*Document passage*.
= = =

MONDAY, DECEMBER 27, 2010
An Open, Bitchy Letter to My Students, and Any Other Students Much Afflicted by Their B+
My dear young friends:
Ah! The B+!! It is the cruelest thing in the world, isn't it? You, my lucky young friends, having been born into one of world's wealthiest countries where everything from frozen yogurt to dirty pictures* to celebrity gossip is but a Paypal click away, are unused to hardship. Even more, you have been fortunate enough to be the children of parents willing, nay eager, to spend $50K+ a year for your education, and probably have since you entered this fine world. I get it. You haven't really had your back up against the wall.
So, of course, when presented with the B+ you earned in my class, you are in turn outraged/devastated. Grief is a terrible emotion. It tears into your soul. Since I turned off my email the day before Christmas and haven't gotten back to you, you have written me emails every single day. Every. Single. Day. So intense is your grief that the emails change in pitch, day by day, as you believe that I am indifferent to the terrible injustice I have done to you. Why am I not in my office Christmas Eve, Christmas Day, hell, EVERY day waiting to fix this blot on your soul? Where in God's name am I? THE HUMANITY!
Only one of my B+ recipients has failed to fill my email box with her daily wails. Let's call her J. J was called alway to Hong Kong in October for her mother's death--a real death, not that kind that crops up when you need it to. You could tell it was the former rather than the latter: J came to class the week before she left for the funeral, and this normally lovely, bright-eyed, well-dressed girl dragged herself in to talk to me, her eyes red-rimmed, her face pale, her hair stringy and uncombed, her eyes fixed on her hands. She was barely able to answer a simple question. When she returned, she remained a zombie; her pixie's frame, which darted around at the beginning of the semester, moved as though she had to swim through molasses. She smiled, but the smile never reached her eyes—not once during the two remaining months of the class. She burst into tears during my office hours. "I"m so sorry! I'm so sorry! I was just thinking about something!" she cried. She is only 22, and while I get impatient with people who want to infantilize college students, 22 is awfully young to see your mom go into the ground.
She wrote me an email on Christmas Eve, too. "Dear Dr. Bear: Thanks for all your help this semester. I really enjoyed the class. And thanks for working so hard to make it fun."
That's it. That's all she had to say.
It is my experience that students are quite literal, so let me explain what I am getting at here in less abstract terms: there are bigger things on your horizon than a B+ in my class, or any class. There will be children, tragedies, triumphs, cancer, Alzheimer's, cheating spouses, divorce, people you trust who betray you, losses (real losses)--a million things a million times more important to you than what grade you got in my class, which I doubt you will remember in ten years.
One of my major flaws/features as a professor is that I never cared very much about grades when I was a student. I thought grades were childish. I still do. But I have to have to some way of giving you feedback to help you understand how you are doing, and the world wants us to have grades, so there you are. And so I freely admit that I am less sympathetic to those of you for whom your B+ is the Worst Thing Ever. When I was a student, I generally thought "a B! Gnarly!" (Yes, we said gnarly back then. Shut up.) I went to an undergrad institution where there were no pluses or minuses, so an 89 percent? It was a B. Just like an 81 percent. You sucked it up. Thus, in addition to wanting you to understand that, as in J's case, you will have to learn to cope with real pain, I also want you to understand that a B+ is actually a GOOD grade, not a bad grade.
Finally, the nice lady that handles grade changes is out of the office visiting her family in China until January 15th. So even if there has been a mistake, we can't fix it until then anyway. How's about you stop sweating it, stop pestering me, and just chill until January at the earliest? I know this means carrying around a frightful burden, but, please, try to be brave and carry on, despite the many trials you must bear, until then.
The Bitchy Bear
*Back in the day, we had to work harder to get our porn. Just saying.

= = =

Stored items
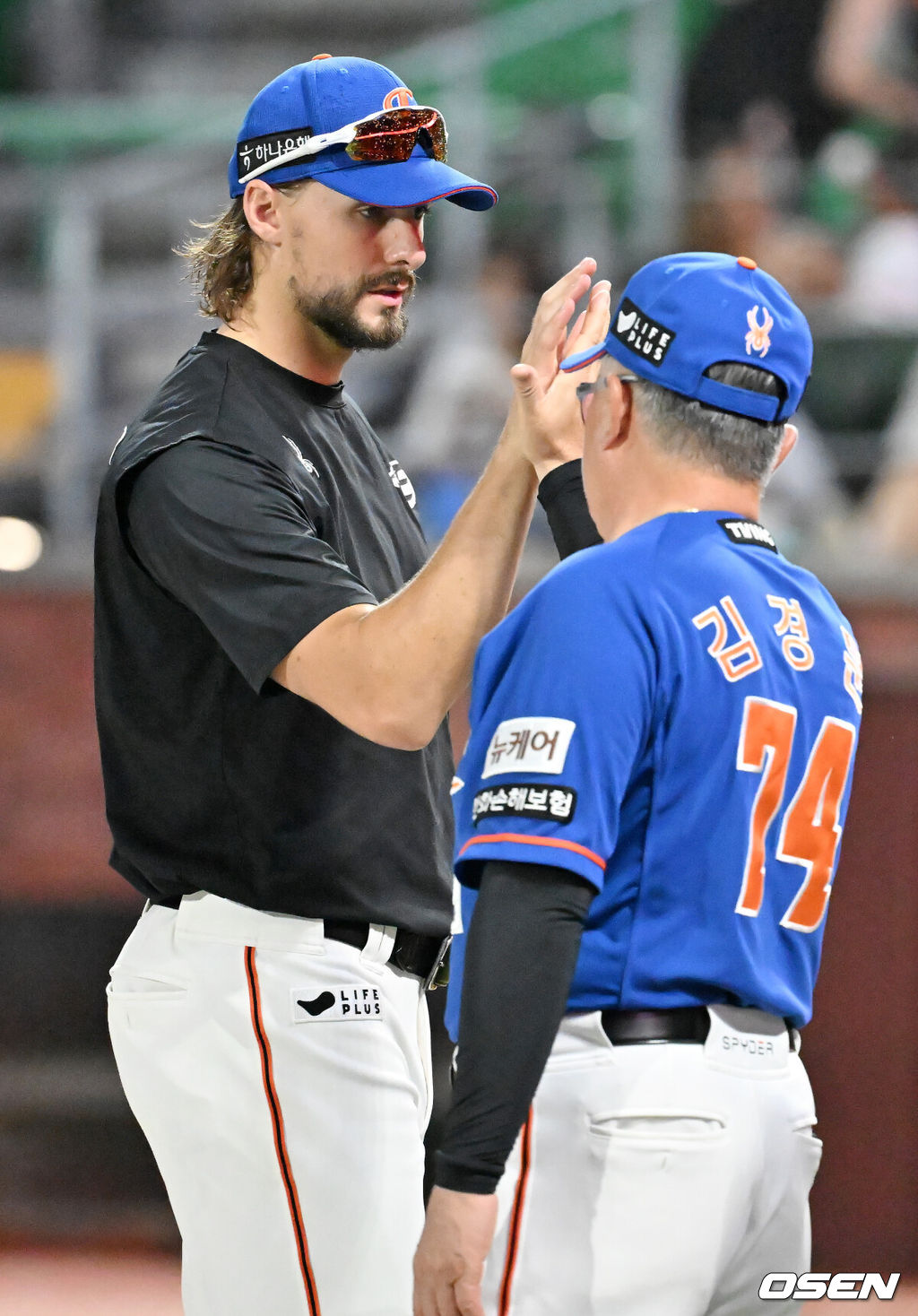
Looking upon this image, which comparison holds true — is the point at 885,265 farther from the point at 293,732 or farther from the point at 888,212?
the point at 293,732

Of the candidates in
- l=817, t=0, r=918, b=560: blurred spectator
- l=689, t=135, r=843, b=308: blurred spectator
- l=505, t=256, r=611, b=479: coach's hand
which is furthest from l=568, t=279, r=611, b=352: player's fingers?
l=689, t=135, r=843, b=308: blurred spectator

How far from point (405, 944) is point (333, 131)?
1.14 m

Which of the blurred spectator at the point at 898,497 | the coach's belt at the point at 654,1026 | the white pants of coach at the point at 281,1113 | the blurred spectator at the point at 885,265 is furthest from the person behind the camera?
the blurred spectator at the point at 885,265

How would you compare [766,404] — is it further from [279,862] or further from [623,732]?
[279,862]

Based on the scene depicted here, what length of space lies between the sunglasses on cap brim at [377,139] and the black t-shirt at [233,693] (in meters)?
0.29

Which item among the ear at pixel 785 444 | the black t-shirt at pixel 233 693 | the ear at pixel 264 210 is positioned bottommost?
the black t-shirt at pixel 233 693

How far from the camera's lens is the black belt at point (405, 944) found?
221 cm

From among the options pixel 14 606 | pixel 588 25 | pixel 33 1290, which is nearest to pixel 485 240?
pixel 588 25

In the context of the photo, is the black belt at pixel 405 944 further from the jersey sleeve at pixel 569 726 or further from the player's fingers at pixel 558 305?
the player's fingers at pixel 558 305

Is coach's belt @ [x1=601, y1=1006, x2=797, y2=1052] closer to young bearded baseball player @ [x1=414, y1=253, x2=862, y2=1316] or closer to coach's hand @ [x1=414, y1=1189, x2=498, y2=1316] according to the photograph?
young bearded baseball player @ [x1=414, y1=253, x2=862, y2=1316]

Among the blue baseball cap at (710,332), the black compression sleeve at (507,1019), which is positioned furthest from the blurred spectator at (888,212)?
the black compression sleeve at (507,1019)

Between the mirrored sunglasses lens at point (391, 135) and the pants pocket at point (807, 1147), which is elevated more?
the mirrored sunglasses lens at point (391, 135)

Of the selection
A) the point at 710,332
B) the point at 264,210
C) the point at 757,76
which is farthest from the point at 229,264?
the point at 757,76

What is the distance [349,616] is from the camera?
6.55ft
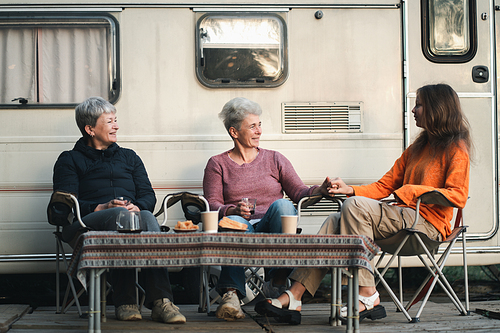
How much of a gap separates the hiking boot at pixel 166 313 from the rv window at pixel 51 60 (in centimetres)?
164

= = =

*Your tasks*.
1. List the three things the open letter about B+ grades says are "but a Paypal click away."
2. Copy the passage of the open letter about B+ grades that begins at the words "She wrote me" and ends after "had to say.", renaming "Dr. Bear" to "Professor Bear".

*Responses*.
1. frozen yogurt, dirty pictures, celebrity gossip

2.
She wrote me an email on Christmas Eve, too. "Dear Professor Bear: Thanks for all your help this semester. I really enjoyed the class. And thanks for working so hard to make it fun."
That's it. That's all she had to say.